Estonian Mathematical Olympiad

a. Let $c$ be any root of $P(x)$. As $P(0)=a_0=a_n\ne 0$, we must have $c\ne 0$. Notice that $$\begin{array}{rl}P\left(\frac{1}{c}\right)& =a_n{\left(\frac{1}{c}\right)}^n+a_{n-1}{\left(\frac{1}{c}\right)}^{n-1}+\cdots +a_1\left(\frac{1}{c}\right)+a_0\\ & ={\left(\frac{1}{c}\right)}^n(a_0{c}^n+a_1{c}^{n-1}+\cdots +a_{n-1}c+a_n)\\ & ={\left(\frac{1}{c}\right)}^n(a_n{c}^n+a_{n-1}{c}^{n-1}+\cdots +a_{1}c+a_0)\\ & ={\left(\frac{1}{c}\right)}^{n}P(c)=0,\end{array}$$ which shows that $\frac{1}{c}$ is also a root of $P(x)$. Thus the roots can be divided into inverse pairs.

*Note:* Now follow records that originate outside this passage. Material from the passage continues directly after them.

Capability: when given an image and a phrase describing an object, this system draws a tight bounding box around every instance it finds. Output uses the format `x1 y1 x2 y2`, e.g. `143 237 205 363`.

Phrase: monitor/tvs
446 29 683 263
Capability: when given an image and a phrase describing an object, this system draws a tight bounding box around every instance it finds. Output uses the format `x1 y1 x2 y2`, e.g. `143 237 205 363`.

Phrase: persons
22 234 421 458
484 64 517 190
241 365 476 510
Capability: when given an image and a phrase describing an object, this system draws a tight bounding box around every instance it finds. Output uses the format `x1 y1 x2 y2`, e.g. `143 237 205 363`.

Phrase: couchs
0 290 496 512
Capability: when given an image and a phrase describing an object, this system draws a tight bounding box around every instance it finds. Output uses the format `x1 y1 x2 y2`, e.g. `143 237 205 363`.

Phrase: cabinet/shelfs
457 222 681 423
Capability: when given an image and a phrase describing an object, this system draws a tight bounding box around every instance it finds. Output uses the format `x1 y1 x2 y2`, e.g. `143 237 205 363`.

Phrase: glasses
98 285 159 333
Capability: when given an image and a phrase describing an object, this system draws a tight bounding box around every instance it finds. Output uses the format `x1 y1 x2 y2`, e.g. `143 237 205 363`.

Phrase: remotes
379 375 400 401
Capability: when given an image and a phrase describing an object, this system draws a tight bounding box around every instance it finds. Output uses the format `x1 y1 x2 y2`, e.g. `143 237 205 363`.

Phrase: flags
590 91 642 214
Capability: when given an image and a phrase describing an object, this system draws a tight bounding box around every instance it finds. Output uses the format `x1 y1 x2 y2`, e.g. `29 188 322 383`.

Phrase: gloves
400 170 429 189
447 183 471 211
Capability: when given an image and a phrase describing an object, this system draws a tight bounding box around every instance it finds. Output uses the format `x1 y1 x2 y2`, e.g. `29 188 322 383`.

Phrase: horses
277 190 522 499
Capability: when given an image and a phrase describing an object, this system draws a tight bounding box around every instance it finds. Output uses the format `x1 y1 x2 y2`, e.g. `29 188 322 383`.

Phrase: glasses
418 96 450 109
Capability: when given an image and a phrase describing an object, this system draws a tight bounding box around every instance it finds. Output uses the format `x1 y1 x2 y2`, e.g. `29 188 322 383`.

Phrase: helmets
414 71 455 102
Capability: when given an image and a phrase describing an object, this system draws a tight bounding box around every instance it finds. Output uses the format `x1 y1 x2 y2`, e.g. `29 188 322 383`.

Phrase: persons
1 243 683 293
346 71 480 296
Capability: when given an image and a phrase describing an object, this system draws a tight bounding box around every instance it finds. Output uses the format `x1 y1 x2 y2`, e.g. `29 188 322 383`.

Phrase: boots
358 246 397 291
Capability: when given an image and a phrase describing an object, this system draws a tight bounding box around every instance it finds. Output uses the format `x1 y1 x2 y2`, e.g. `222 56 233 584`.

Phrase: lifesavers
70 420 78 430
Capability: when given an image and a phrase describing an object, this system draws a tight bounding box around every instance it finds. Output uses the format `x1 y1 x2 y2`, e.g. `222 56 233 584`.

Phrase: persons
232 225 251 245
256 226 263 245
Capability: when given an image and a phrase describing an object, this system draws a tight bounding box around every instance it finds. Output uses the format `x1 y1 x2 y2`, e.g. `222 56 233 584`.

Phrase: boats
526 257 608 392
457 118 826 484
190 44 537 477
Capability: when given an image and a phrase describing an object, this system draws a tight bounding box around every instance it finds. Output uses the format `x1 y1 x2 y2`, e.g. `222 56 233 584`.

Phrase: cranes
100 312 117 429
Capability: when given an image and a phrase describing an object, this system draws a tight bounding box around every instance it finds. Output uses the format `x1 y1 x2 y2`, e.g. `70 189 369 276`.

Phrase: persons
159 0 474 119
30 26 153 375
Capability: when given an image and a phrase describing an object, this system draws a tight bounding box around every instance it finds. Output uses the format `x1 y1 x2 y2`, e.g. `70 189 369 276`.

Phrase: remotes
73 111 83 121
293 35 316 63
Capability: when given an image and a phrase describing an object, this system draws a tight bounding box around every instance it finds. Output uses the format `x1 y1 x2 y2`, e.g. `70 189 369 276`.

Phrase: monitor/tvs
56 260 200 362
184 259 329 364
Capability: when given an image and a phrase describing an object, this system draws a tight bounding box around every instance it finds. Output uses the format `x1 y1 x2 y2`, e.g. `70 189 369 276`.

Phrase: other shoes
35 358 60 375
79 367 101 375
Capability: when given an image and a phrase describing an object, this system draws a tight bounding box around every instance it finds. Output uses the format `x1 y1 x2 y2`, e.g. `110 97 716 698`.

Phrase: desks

For each root $c$ we have $|c|+\left|\frac{1}{c}\right|\ge 2$. The only roots paired with itself are 1 and -1, both of which have an absolute value of 1. If there are $l$ such roots, then $$|x_1|+|x_2|+\cdots +|x_k|\ge \frac{k-l}{2}\cdot 2+l\cdot 1=k-l+l=k.$$

b. The polynomial $P(x)=x^3-x^2-x+1=(x-1{)}^2(x+1)$ satisfies the conditions of the problem and its real roots are $x_1=1$ and $x_2=-1$. Thus $k=2>1$, but $|x_1|+|x_2|=2=k$, so the inequality is non-strict.